[Web page caption snippets]
=====

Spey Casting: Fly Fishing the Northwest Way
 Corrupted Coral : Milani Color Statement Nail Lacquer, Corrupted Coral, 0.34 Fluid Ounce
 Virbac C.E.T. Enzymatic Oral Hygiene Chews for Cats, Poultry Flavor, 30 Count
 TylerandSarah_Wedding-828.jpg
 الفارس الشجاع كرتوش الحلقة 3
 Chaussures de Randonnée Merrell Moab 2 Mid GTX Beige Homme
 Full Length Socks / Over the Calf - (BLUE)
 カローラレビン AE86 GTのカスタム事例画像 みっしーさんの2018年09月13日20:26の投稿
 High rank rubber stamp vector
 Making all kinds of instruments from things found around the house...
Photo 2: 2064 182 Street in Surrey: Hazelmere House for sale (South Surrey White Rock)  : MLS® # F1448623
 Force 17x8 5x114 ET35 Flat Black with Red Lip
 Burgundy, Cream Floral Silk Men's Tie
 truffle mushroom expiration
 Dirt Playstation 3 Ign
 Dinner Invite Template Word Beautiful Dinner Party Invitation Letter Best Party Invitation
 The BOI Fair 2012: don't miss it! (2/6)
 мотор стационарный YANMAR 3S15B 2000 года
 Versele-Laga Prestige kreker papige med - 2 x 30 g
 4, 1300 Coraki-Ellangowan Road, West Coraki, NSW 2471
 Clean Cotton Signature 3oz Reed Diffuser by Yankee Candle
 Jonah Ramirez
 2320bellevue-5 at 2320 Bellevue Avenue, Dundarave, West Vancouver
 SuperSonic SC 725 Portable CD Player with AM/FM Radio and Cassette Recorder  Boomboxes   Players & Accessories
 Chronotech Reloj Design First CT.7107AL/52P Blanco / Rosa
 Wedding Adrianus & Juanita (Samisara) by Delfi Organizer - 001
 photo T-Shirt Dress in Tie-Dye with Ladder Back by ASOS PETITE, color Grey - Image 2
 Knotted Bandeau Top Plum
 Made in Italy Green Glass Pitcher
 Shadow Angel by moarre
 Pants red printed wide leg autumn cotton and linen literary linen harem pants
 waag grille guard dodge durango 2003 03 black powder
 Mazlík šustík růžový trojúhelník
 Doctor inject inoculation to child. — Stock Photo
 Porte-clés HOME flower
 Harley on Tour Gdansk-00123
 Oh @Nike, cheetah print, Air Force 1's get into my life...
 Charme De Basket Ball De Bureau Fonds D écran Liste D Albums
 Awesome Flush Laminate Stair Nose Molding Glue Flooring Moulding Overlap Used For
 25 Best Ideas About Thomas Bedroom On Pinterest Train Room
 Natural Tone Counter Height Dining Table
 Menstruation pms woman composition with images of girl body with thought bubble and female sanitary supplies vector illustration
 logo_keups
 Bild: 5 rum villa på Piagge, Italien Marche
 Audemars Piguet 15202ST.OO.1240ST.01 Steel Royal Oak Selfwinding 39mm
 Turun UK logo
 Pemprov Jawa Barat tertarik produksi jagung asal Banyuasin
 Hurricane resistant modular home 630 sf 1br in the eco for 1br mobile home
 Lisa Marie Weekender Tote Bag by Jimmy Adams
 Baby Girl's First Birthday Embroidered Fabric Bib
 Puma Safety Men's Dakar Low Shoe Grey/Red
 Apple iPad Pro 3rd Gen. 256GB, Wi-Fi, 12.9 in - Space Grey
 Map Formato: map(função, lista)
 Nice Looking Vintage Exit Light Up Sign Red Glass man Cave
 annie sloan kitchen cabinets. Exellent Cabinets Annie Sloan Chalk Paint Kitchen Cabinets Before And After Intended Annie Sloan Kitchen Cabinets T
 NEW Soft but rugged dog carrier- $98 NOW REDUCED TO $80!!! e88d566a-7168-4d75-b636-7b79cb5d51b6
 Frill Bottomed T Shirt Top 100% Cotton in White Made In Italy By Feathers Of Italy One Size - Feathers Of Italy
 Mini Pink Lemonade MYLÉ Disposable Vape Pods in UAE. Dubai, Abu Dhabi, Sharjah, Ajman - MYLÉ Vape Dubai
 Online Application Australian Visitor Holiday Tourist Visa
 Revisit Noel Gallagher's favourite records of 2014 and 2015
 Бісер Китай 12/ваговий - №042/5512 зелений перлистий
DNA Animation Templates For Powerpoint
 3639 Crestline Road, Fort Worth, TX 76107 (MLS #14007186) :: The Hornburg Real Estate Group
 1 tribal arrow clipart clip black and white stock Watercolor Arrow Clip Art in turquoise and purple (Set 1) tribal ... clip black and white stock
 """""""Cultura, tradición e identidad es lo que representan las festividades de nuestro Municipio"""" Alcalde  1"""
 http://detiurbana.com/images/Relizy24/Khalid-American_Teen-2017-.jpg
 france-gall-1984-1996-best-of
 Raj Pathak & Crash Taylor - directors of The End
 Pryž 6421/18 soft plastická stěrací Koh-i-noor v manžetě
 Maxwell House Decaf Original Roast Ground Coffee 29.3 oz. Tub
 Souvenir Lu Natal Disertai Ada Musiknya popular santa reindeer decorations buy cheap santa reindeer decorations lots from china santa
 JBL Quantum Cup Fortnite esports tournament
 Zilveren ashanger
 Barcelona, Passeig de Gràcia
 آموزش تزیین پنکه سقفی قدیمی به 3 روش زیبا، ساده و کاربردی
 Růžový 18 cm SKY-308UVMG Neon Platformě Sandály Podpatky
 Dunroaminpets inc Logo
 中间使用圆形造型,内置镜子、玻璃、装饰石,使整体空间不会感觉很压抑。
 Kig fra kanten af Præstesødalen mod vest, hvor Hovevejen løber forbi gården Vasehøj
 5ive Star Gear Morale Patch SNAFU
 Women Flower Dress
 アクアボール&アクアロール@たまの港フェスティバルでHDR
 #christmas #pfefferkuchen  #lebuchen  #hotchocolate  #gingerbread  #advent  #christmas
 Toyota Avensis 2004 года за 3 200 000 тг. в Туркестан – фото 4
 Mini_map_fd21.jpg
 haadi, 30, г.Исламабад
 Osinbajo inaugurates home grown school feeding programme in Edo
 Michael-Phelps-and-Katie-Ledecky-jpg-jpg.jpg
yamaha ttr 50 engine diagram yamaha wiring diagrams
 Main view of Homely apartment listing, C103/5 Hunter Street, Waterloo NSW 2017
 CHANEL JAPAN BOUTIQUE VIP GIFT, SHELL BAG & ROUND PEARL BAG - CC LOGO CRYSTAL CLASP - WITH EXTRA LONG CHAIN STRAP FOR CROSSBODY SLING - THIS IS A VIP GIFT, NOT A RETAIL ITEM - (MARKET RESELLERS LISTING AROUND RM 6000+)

=====

▶ YOUR OBJECTIVE
Having output the line that contains "Versele-Laga Prestige kreker", stop. Every line before it, back to the first line of the data, must be reproduced exactly.

▶ ANSWER SPACE
Spey Casting: Fly Fishing the Northwest Way
 Corrupted Coral : Milani Color Statement Nail Lacquer, Corrupted Coral, 0.34 Fluid Ounce
 Virbac C.E.T. Enzymatic Oral Hygiene Chews for Cats, Poultry Flavor, 30 Count
 TylerandSarah_Wedding-828.jpg
 الفارس الشجاع كرتوش الحلقة 3
 Chaussures de Randonnée Merrell Moab 2 Mid GTX Beige Homme
 Full Length Socks / Over the Calf - (BLUE)
 カローラレビン AE86 GTのカスタム事例画像 みっしーさんの2018年09月13日20:26の投稿
 High rank rubber stamp vector
 Making all kinds of instruments from things found around the house...
Photo 2: 2064 182 Street in Surrey: Hazelmere House for sale (South Surrey White Rock)  : MLS® # F1448623
 Force 17x8 5x114 ET35 Flat Black with Red Lip
 Burgundy, Cream Floral Silk Men's Tie
 truffle mushroom expiration
 Dirt Playstation 3 Ign
 Dinner Invite Template Word Beautiful Dinner Party Invitation Letter Best Party Invitation
 The BOI Fair 2012: don't miss it! (2/6)
 мотор стационарный YANMAR 3S15B 2000 года
 Versele-Laga Prestige kreker papige med - 2 x 30 g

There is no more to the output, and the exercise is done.